My first impressions of Lisp were not good. I didn't see how navigating list structure was of any use. It seemed to be just a more cumbersome way of getting at the data.
In fact, my first impressions of computer science were not very positive. I enjoyed hobbyist coding on my TRS-80, but “real” programming was tedious and the proscriptions of “doing it the correct way” took the joy out of it. I explored other options for my major. Fate intervened. Over the next year I realized my calling was EECS, so in my sophomore year I took all the intro courses.
I had heard that the introductory computer science course used
Lisp. That was disappointing, but I started hearing things about
Lisp that made me think I should take a second look. I learned that
Lisp was considered the premier language of MIT's Artificial
Intelligence Laboratory. It was invented by hackers and designed to
be a programmable programming language that was infinitely
customizable. The lab had developed special computers that ran
Lisp on the hardware. The OS was even written in Lisp.
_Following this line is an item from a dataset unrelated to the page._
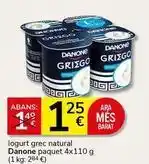 Supermercados Charter Danone - iogurt grec natural oferta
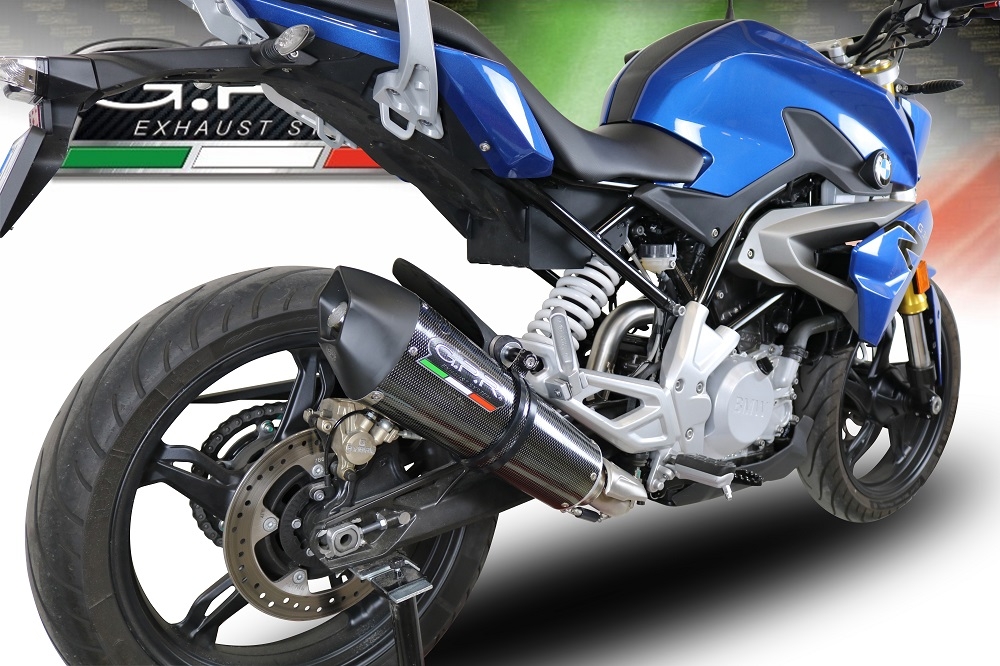 Escape compatible con Bmw G 310 R 2017-2021, Gpe Ann. Poppy, Escape completo, no legal para países de la UE, con db killer extraíble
I wasn't
looking forward to car
and cdr
'ing my way
through endless cons
cells, but I figured that there
had to be more going on.
6.001 was unlike the prior computer courses I had taken. The course was not about how to instruct a computer to perform a task — the course was about expressing ideas as computation. To me, this seemed a much better way to approach computers. Professor Hal Abelson was co-lecturing the course. He said that he chose Lisp as the teaching language because it was easier to express ideas clearly.
Two things stood out to me in the first lecture. Professor Abelson
showed the recursive and iterative versions
of factorial
. Of course I had seen
recursive factorial
from the earlier course and I knew
how it worked. Clearly the iterative version must work the same
way. (One of my early hangups about Lisp was all the recursion.) I was suprised to
find out that the Lisp system would automatically detect tail
recursive cases and turn them into iteration. Evidentally, the
makers of Lisp had put some thought into this.
Professor Abelson also demonstrated first class functions. He wrote a procedure that numerically approximates the derivative of a function. He then used that in a generic Newton's method solver. This is all straightforward stuff, but to a newbie like me, I thought it was amazing. In just a few lines of code we were doing simple calculus.
It was a mystery to me how first class functions were implemented, but I could see how they were used in the Newton's method solver. The code Professor Abelson wrote was clear and obvious. It captured the concept of derivatives and iterative improvement concisely, and it effectively computed answers to boot. I had to try it. Right after the lecture I went to lab and started typing examples at the REPL. Sure enough, they worked as advertised. A tail-recursive loop really didn't push any stack. It didn't leak even the tiniest bit of memory, no matter how long the loop. I tried the Newton's method solver to take cube roots. I passed the cube function to the derivative function and the result was a function that was numerically close to the derivative.
Now I was a bit more impressed with Lisp than I was earlier. I
wasn't completely sold, but I could see some potential here. I
wanted to learn a bit more before I dismissed it entirely.
It took me several months to become a Lisp fan. The parenthesis
were a small hurdle — it took me a couple of weeks to get the
hang of let
forms. There was a week or two of
navigating cons
cells to wade through. But I
eventually came to love the language.
My first impression of Lisp was poor. The uselessness of traversing random list structure was unmotivating. My second impression was better. Professor Abelson teaching directly from preprints of S&ICP might have had something to do with it.